Aim of the exercise: Starting at the row that contains "Of (416,442), (638,313), (327,347), (137,256), which" and continuing to the end of the rows, recast each line as a string in a JSON list, one string per line, leaving out blank lines.

Material for this exercise:

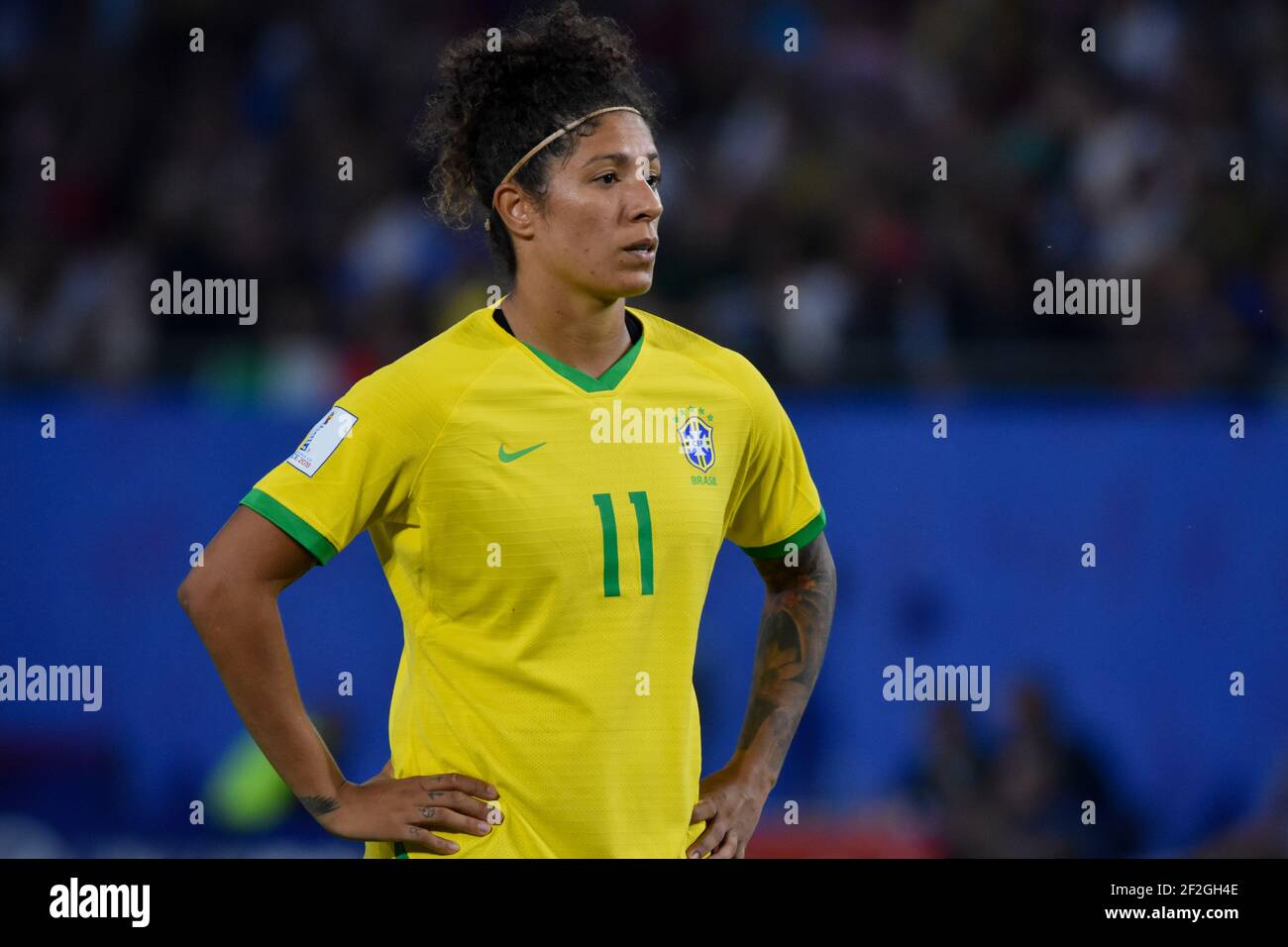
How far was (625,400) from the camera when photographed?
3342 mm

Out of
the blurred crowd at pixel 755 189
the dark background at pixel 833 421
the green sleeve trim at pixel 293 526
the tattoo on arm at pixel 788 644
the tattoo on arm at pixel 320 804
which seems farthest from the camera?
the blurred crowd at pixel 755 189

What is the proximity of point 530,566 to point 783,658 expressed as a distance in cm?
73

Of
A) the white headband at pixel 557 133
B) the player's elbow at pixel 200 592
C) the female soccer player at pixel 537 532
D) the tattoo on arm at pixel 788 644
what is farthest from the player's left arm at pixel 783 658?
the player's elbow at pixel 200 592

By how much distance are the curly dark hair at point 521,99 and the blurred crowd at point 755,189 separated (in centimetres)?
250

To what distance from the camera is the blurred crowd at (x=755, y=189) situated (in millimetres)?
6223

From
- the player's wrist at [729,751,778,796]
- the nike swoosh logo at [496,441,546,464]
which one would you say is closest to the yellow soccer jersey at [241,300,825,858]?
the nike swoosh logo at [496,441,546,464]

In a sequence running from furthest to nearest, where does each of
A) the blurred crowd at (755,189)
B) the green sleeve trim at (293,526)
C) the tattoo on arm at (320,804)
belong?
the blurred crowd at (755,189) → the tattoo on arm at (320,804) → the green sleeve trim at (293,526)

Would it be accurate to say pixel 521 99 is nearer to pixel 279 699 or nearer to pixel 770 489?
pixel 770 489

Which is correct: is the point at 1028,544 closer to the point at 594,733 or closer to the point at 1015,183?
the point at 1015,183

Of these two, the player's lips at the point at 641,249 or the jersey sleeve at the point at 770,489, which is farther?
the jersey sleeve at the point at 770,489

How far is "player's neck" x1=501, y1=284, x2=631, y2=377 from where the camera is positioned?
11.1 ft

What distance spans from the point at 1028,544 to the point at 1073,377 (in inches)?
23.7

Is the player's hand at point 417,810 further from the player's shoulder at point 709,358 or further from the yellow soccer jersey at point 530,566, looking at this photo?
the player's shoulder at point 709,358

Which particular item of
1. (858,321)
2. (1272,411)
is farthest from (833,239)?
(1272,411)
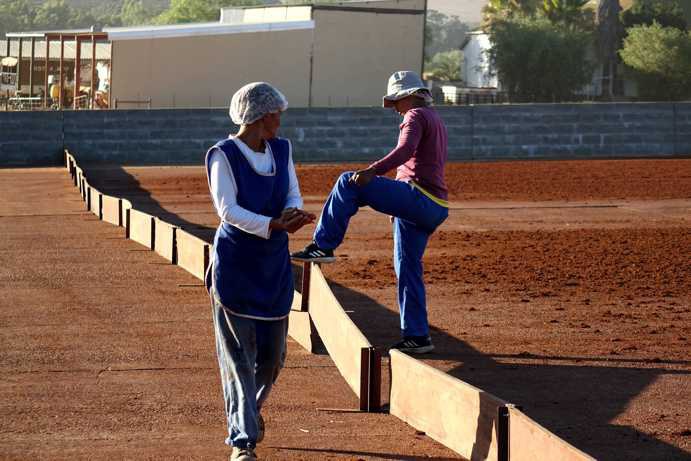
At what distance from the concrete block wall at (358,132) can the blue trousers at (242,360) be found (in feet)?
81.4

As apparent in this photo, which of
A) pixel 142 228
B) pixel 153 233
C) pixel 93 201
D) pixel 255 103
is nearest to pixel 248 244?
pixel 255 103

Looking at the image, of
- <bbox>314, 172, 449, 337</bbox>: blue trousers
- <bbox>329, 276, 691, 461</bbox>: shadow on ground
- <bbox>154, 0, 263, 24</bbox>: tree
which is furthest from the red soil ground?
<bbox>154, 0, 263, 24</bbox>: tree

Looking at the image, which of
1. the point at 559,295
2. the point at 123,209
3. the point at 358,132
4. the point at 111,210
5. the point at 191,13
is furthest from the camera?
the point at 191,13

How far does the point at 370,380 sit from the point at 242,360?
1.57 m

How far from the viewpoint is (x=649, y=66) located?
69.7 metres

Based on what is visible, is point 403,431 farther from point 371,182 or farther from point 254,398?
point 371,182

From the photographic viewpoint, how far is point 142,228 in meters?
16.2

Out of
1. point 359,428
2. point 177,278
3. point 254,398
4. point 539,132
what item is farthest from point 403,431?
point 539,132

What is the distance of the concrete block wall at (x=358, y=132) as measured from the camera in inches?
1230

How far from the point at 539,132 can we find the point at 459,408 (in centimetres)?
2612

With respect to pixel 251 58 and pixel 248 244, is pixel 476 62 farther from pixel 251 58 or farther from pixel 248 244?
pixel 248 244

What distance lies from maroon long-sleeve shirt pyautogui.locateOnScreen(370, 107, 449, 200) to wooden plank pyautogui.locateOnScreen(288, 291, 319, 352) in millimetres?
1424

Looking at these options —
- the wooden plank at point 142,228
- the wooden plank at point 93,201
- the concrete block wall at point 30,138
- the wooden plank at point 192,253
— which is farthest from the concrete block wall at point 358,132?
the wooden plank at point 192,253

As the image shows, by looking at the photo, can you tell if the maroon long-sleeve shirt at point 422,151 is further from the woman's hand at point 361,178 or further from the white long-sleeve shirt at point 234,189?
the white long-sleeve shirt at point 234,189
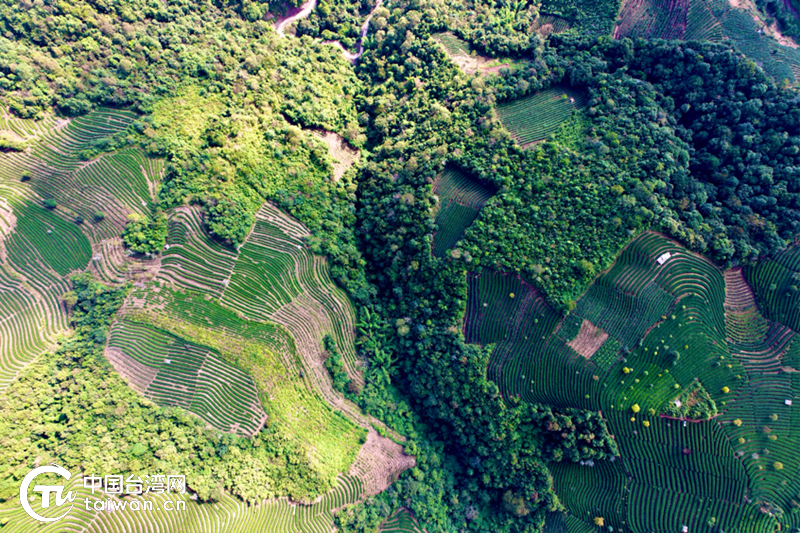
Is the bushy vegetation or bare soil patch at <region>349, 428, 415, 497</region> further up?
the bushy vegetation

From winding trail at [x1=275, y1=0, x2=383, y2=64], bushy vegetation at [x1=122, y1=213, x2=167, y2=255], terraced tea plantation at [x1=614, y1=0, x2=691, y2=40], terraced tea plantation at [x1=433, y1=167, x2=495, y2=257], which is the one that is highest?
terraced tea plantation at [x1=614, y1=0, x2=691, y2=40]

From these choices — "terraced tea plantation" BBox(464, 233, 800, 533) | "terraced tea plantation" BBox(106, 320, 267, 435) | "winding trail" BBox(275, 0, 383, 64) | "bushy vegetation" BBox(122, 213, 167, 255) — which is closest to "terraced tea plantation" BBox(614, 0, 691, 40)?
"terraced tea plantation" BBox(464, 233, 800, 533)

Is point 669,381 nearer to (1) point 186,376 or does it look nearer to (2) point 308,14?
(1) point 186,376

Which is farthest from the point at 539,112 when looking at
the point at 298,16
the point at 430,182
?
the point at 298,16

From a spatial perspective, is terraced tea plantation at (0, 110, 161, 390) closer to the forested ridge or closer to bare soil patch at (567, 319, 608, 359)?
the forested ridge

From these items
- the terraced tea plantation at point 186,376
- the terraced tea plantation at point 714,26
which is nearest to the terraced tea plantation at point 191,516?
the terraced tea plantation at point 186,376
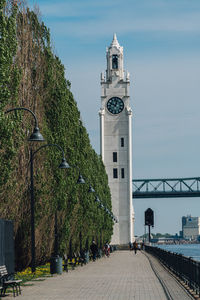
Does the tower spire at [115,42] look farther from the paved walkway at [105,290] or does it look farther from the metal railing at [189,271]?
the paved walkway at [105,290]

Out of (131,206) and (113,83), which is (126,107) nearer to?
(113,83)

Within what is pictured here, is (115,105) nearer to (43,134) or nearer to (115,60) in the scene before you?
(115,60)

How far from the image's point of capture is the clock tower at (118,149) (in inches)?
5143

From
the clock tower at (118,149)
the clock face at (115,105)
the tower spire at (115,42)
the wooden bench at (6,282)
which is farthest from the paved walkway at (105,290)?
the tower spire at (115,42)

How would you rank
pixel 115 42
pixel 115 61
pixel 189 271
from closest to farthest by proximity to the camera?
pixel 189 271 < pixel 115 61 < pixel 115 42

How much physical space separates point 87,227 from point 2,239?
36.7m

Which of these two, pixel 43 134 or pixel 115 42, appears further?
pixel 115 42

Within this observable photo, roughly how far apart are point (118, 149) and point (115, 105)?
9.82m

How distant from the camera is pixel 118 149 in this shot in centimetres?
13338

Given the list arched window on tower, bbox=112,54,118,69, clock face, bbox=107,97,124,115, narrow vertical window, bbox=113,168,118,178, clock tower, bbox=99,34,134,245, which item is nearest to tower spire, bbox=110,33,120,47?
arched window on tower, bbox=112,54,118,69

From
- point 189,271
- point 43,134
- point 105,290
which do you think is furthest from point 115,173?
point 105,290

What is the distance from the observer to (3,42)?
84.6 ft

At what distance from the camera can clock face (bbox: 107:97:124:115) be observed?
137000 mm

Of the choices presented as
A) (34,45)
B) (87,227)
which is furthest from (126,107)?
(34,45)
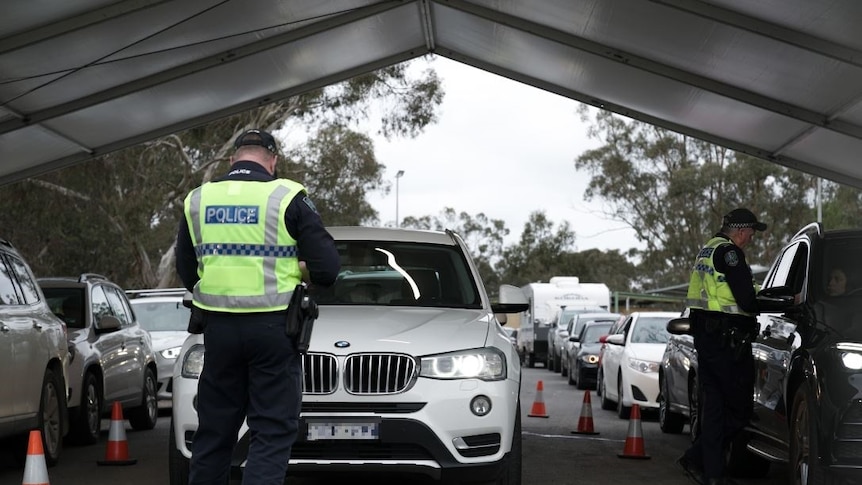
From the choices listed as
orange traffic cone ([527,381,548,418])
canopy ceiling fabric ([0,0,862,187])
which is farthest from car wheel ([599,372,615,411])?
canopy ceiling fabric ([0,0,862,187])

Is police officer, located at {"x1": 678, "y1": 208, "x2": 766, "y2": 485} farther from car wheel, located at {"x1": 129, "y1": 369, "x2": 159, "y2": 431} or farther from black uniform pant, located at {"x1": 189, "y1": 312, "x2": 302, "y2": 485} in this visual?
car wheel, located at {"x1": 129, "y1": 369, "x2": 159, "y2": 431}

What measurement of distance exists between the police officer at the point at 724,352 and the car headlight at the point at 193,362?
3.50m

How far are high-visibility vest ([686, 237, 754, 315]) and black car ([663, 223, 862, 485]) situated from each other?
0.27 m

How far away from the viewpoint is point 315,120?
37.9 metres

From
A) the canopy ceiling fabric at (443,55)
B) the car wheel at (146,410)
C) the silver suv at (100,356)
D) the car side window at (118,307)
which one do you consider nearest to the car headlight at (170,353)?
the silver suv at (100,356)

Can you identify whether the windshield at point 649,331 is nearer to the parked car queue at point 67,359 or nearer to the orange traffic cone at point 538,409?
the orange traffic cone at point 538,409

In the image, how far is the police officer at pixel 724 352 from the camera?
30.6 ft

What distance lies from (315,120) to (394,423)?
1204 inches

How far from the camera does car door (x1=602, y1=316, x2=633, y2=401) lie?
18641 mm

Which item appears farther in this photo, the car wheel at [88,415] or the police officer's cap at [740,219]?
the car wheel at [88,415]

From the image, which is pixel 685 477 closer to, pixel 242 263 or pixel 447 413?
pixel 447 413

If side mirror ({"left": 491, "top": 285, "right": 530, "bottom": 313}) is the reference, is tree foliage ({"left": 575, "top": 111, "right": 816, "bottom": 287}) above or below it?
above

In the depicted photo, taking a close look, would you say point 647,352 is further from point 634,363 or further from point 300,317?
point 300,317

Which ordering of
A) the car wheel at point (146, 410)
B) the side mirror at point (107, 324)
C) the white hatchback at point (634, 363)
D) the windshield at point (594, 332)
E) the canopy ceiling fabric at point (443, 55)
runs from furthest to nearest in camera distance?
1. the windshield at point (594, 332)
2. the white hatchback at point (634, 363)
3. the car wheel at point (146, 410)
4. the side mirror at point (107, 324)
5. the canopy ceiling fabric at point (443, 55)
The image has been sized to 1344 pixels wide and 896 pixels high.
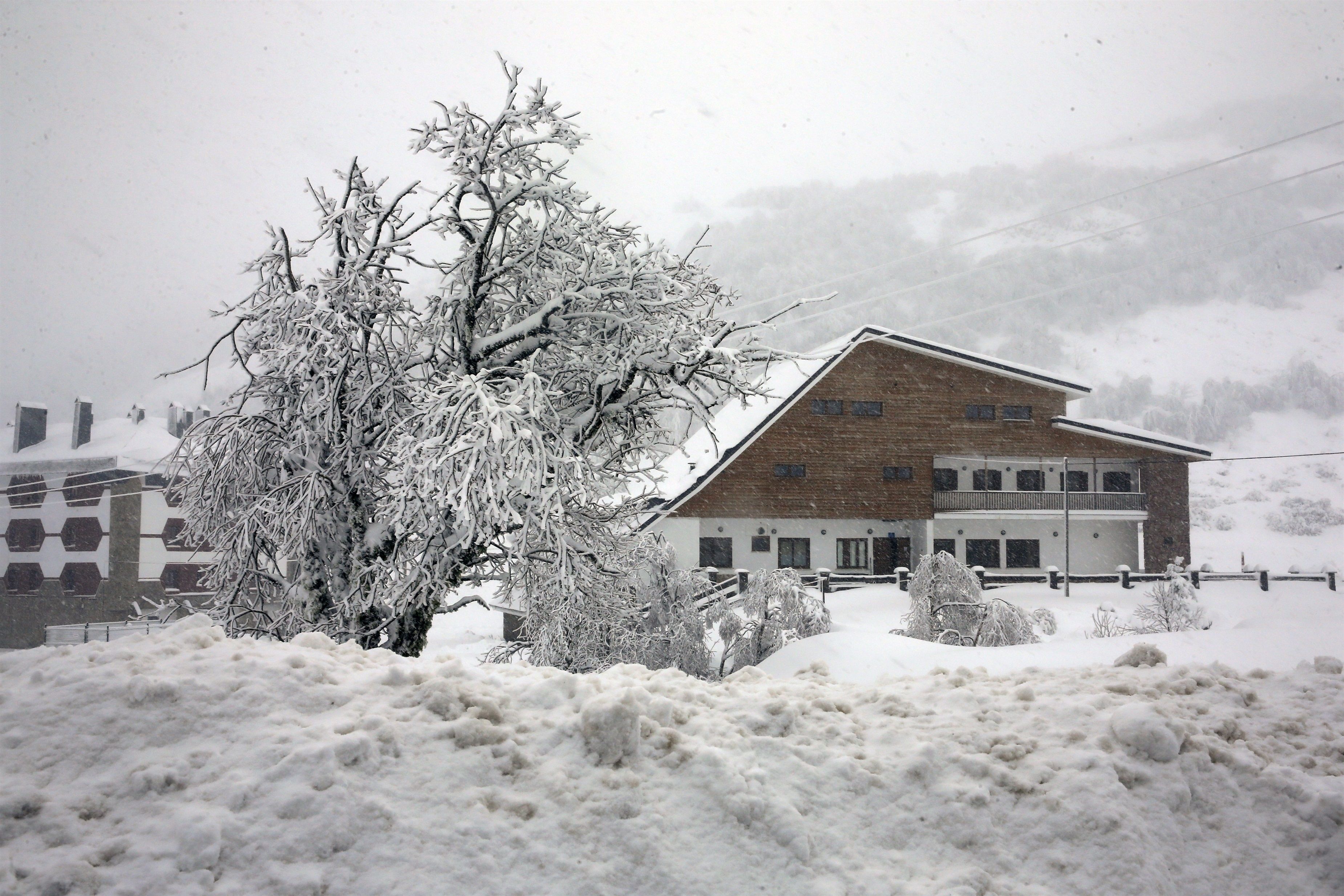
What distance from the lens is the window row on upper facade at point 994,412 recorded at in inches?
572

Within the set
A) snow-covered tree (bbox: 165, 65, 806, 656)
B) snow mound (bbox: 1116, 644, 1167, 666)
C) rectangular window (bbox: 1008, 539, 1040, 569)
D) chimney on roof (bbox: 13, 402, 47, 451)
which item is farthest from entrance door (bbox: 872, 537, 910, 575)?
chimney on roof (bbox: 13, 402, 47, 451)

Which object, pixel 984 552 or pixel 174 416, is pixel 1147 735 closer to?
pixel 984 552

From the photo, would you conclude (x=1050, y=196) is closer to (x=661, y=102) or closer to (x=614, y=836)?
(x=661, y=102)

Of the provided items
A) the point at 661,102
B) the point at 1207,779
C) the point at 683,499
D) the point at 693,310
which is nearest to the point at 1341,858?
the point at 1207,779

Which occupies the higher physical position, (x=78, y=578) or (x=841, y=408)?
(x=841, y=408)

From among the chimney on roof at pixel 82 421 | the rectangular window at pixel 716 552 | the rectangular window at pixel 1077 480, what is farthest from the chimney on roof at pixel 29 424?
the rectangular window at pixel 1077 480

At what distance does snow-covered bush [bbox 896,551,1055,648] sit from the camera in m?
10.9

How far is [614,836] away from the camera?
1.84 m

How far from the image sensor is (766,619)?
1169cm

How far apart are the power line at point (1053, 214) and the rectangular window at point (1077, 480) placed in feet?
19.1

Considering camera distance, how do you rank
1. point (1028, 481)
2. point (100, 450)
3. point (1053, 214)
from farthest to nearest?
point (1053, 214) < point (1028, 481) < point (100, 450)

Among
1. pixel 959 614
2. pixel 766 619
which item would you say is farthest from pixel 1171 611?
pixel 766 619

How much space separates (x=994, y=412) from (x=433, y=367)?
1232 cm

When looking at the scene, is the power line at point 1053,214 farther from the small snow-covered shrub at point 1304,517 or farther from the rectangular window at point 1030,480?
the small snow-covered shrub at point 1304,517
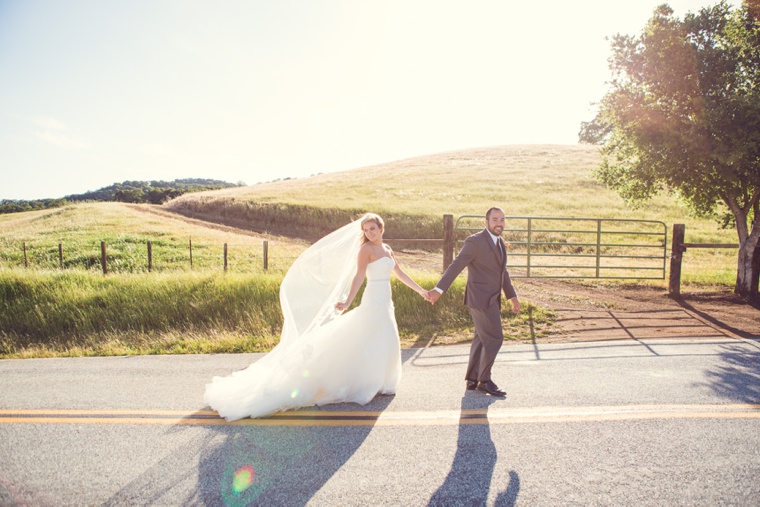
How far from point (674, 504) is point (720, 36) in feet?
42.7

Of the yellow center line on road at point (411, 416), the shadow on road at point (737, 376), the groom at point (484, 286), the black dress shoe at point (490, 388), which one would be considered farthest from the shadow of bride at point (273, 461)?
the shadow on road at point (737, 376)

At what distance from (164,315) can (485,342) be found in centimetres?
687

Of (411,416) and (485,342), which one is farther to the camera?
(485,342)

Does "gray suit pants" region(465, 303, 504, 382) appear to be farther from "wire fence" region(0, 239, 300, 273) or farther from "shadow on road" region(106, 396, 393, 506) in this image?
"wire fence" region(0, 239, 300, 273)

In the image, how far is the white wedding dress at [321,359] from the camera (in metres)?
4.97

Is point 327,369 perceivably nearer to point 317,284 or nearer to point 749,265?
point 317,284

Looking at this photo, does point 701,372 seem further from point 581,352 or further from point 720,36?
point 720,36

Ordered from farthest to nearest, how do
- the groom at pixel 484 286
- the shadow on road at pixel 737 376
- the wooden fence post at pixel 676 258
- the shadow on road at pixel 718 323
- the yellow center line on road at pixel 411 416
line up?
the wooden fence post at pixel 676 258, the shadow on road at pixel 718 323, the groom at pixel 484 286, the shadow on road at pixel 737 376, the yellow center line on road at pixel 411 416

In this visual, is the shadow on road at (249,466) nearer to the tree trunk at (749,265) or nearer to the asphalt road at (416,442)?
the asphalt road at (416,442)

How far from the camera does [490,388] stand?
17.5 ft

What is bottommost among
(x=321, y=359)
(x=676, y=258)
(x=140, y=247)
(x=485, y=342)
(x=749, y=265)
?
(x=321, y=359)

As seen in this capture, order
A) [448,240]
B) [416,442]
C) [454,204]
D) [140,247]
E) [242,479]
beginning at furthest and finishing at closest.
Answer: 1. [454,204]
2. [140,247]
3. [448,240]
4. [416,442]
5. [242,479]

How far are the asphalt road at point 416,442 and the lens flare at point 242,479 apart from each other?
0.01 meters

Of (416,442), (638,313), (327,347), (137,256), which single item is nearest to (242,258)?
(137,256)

Full answer:
[
  "Of (416,442), (638,313), (327,347), (137,256), which single item is nearest to (242,258)?",
  "(137,256)"
]